## Exercise data
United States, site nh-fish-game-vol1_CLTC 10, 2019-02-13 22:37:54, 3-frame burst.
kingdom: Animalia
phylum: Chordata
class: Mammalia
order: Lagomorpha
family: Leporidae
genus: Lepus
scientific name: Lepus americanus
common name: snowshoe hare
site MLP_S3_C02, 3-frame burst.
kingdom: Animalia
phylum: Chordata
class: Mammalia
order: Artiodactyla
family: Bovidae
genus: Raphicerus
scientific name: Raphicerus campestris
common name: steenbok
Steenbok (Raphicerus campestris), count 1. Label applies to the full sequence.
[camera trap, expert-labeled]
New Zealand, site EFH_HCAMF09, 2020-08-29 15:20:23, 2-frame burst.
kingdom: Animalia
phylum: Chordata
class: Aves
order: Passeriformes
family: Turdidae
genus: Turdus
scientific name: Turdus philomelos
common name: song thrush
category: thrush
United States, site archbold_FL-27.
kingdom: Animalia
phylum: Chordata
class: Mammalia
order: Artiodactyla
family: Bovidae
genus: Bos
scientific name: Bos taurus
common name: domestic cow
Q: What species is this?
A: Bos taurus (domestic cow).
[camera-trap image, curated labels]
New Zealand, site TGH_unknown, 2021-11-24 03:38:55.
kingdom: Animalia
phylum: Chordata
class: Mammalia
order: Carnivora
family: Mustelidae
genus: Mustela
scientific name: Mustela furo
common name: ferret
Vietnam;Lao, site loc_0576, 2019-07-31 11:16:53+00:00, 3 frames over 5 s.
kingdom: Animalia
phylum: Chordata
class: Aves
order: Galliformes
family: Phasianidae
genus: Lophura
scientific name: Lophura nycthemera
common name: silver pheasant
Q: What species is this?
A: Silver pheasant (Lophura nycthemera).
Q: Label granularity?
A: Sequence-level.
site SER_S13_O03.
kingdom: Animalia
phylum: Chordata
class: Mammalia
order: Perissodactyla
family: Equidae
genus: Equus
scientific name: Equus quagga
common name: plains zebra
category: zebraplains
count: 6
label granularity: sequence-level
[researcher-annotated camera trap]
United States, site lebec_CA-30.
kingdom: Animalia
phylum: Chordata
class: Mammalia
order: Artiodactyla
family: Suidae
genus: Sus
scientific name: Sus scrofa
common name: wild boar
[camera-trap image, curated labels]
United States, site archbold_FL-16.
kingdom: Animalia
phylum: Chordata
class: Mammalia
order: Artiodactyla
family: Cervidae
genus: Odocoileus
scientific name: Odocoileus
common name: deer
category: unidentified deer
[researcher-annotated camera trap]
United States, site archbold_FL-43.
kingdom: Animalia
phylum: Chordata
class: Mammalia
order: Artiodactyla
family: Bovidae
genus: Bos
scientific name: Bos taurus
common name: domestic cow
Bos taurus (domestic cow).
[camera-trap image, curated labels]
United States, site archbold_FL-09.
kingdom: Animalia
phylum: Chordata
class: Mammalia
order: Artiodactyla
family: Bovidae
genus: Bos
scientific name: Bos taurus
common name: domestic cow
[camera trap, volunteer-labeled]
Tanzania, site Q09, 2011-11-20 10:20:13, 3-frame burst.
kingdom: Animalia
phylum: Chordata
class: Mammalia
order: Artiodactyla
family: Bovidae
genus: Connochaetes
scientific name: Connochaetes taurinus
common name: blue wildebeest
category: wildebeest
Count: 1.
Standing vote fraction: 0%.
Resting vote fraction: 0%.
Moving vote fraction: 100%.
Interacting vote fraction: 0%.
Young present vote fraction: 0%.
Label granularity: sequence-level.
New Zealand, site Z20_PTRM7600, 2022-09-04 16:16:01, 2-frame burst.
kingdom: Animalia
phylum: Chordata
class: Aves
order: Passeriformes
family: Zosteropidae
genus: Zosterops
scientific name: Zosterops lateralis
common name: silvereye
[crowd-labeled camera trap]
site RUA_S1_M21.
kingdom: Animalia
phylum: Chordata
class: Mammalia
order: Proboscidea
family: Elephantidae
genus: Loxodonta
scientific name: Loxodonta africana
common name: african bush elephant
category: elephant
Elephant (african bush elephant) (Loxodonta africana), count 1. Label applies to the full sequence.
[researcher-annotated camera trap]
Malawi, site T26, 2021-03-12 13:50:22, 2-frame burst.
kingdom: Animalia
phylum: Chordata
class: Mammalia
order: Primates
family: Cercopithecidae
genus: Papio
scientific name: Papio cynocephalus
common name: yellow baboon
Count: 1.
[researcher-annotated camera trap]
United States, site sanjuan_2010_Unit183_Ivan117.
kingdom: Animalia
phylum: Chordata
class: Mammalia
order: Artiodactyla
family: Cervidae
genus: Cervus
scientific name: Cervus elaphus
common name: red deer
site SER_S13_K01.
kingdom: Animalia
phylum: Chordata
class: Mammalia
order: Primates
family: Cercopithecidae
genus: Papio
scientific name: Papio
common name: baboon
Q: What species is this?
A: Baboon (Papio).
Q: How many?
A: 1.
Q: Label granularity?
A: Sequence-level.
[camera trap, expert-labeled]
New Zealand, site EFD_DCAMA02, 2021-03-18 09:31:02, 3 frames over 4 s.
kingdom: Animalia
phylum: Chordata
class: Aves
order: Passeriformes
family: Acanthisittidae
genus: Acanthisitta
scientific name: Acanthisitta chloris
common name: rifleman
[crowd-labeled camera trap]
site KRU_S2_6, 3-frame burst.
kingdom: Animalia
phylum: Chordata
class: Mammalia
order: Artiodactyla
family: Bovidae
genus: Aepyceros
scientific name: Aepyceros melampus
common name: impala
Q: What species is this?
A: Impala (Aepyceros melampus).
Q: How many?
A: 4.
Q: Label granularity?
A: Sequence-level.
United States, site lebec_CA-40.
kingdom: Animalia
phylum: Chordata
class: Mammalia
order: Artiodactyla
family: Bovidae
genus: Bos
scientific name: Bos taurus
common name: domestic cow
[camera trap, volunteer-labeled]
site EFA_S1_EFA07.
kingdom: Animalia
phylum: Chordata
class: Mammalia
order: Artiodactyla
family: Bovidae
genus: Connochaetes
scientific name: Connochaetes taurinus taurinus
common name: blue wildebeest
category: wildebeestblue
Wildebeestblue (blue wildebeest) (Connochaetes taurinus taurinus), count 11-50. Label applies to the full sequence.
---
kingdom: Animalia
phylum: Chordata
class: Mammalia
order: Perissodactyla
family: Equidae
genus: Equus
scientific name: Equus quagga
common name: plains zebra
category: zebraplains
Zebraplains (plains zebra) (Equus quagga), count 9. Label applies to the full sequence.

## About this task
Starting at the first entry and ending at the last, reproduce each one exactly.

## Result of the exercise
United States, site nh-fish-game-vol1_CLTC 10, 2019-02-13 22:37:54, 3-frame burst.
kingdom: Animalia
phylum: Chordata
class: Mammalia
order: Lagomorpha
family: Leporidae
genus: Lepus
scientific name: Lepus americanus
common name: snowshoe hare
site MLP_S3_C02, 3-frame burst.
kingdom: Animalia
phylum: Chordata
class: Mammalia
order: Artiodactyla
family: Bovidae
genus: Raphicerus
scientific name: Raphicerus campestris
common name: steenbok
Steenbok (Raphicerus campestris), count 1. Label applies to the full sequence.
[camera trap, expert-labeled]
New Zealand, site EFH_HCAMF09, 2020-08-29 15:20:23, 2-frame burst.
kingdom: Animalia
phylum: Chordata
class: Aves
order: Passeriformes
family: Turdidae
genus: Turdus
scientific name: Turdus philomelos
common name: song thrush
category: thrush
United States, site archbold_FL-27.
kingdom: Animalia
phylum: Chordata
class: Mammalia
order: Artiodactyla
family: Bovidae
genus: Bos
scientific name: Bos taurus
common name: domestic cow
Q: What species is this?
A: Bos taurus (domestic cow).
[camera-trap image, curated labels]
New Zealand, site TGH_unknown, 2021-11-24 03:38:55.
kingdom: Animalia
phylum: Chordata
class: Mammalia
order: Carnivora
family: Mustelidae
genus: Mustela
scientific name: Mustela furo
common name: ferret
Vietnam;Lao, site loc_0576, 2019-07-31 11:16:53+00:00, 3 frames over 5 s.
kingdom: Animalia
phylum: Chordata
class: Aves
order: Galliformes
family: Phasianidae
genus: Lophura
scientific name: Lophura nycthemera
common name: silver pheasant
Q: What species is this?
A: Silver pheasant (Lophura nycthemera).
Q: Label granularity?
A: Sequence-level.
site SER_S13_O03.
kingdom: Animalia
phylum: Chordata
class: Mammalia
order: Perissodactyla
family: Equidae
genus: Equus
scientific name: Equus quagga
common name: plains zebra
category: zebraplains
count: 6
label granularity: sequence-level
[researcher-annotated camera trap]
United States, site lebec_CA-30.
kingdom: Animalia
phylum: Chordata
class: Mammalia
order: Artiodactyla
family: Suidae
genus: Sus
scientific name: Sus scrofa
common name: wild boar
[camera-trap image, curated labels]
United States, site archbold_FL-16.
kingdom: Animalia
phylum: Chordata
class: Mammalia
order: Artiodactyla
family: Cervidae
genus: Odocoileus
scientific name: Odocoileus
common name: deer
category: unidentified deer
[researcher-annotated camera trap]
United States, site archbold_FL-43.
kingdom: Animalia
phylum: Chordata
class: Mammalia
order: Artiodactyla
family: Bovidae
genus: Bos
scientific name: Bos taurus
common name: domestic cow
Bos taurus (domestic cow).
[camera-trap image, curated labels]
United States, site archbold_FL-09.
kingdom: Animalia
phylum: Chordata
class: Mammalia
order: Artiodactyla
family: Bovidae
genus: Bos
scientific name: Bos taurus
common name: domestic cow
[camera trap, volunteer-labeled]
Tanzania, site Q09, 2011-11-20 10:20:13, 3-frame burst.
kingdom: Animalia
phylum: Chordata
class: Mammalia
order: Artiodactyla
family: Bovidae
genus: Connochaetes
scientific name: Connochaetes taurinus
common name: blue wildebeest
category: wildebeest
Count: 1.
Standing vote fraction: 0%.
Resting vote fraction: 0%.
Moving vote fraction: 100%.
Interacting vote fraction: 0%.
Young present vote fraction: 0%.
Label granularity: sequence-level.
New Zealand, site Z20_PTRM7600, 2022-09-04 16:16:01, 2-frame burst.
kingdom: Animalia
phylum: Chordata
class: Aves
order: Passeriformes
family: Zosteropidae
genus: Zosterops
scientific name: Zosterops lateralis
common name: silvereye
[crowd-labeled camera trap]
site RUA_S1_M21.
kingdom: Animalia
phylum: Chordata
class: Mammalia
order: Proboscidea
family: Elephantidae
genus: Loxodonta
scientific name: Loxodonta africana
common name: african bush elephant
category: elephant
Elephant (african bush elephant) (Loxodonta africana), count 1. Label applies to the full sequence.
[researcher-annotated camera trap]
Malawi, site T26, 2021-03-12 13:50:22, 2-frame burst.
kingdom: Animalia
phylum: Chordata
class: Mammalia
order: Primates
family: Cercopithecidae
genus: Papio
scientific name: Papio cynocephalus
common name: yellow baboon
Count: 1.
[researcher-annotated camera trap]
United States, site sanjuan_2010_Unit183_Ivan117.
kingdom: Animalia
phylum: Chordata
class: Mammalia
order: Artiodactyla
family: Cervidae
genus: Cervus
scientific name: Cervus elaphus
common name: red deer
site SER_S13_K01.
kingdom: Animalia
phylum: Chordata
class: Mammalia
order: Primates
family: Cercopithecidae
genus: Papio
scientific name: Papio
common name: baboon
Q: What species is this?
A: Baboon (Papio).
Q: How many?
A: 1.
Q: Label granularity?
A: Sequence-level.
[camera trap, expert-labeled]
New Zealand, site EFD_DCAMA02, 2021-03-18 09:31:02, 3 frames over 4 s.
kingdom: Animalia
phylum: Chordata
class: Aves
order: Passeriformes
family: Acanthisittidae
genus: Acanthisitta
scientific name: Acanthisitta chloris
common name: rifleman
[crowd-labeled camera trap]
site KRU_S2_6, 3-frame burst.
kingdom: Animalia
phylum: Chordata
class: Mammalia
order: Artiodactyla
family: Bovidae
genus: Aepyceros
scientific name: Aepyceros melampus
common name: impala
Q: What species is this?
A: Impala (Aepyceros melampus).
Q: How many?
A: 4.
Q: Label granularity?
A: Sequence-level.
United States, site lebec_CA-40.
kingdom: Animalia
phylum: Chordata
class: Mammalia
order: Artiodactyla
family: Bovidae
genus: Bos
scientific name: Bos taurus
common name: domestic cow
[camera trap, volunteer-labeled]
site EFA_S1_EFA07.
kingdom: Animalia
phylum: Chordata
class: Mammalia
order: Artiodactyla
family: Bovidae
genus: Connochaetes
scientific name: Connochaetes taurinus taurinus
common name: blue wildebeest
category: wildebeestblue
Wildebeestblue (blue wildebeest) (Connochaetes taurinus taurinus), count 11-50. Label applies to the full sequence.
---
kingdom: Animalia
phylum: Chordata
class: Mammalia
order: Perissodactyla
family: Equidae
genus: Equus
scientific name: Equus quagga
common name: plains zebra
category: zebraplains
Zebraplains (plains zebra) (Equus quagga), count 9. Label applies to the full sequence.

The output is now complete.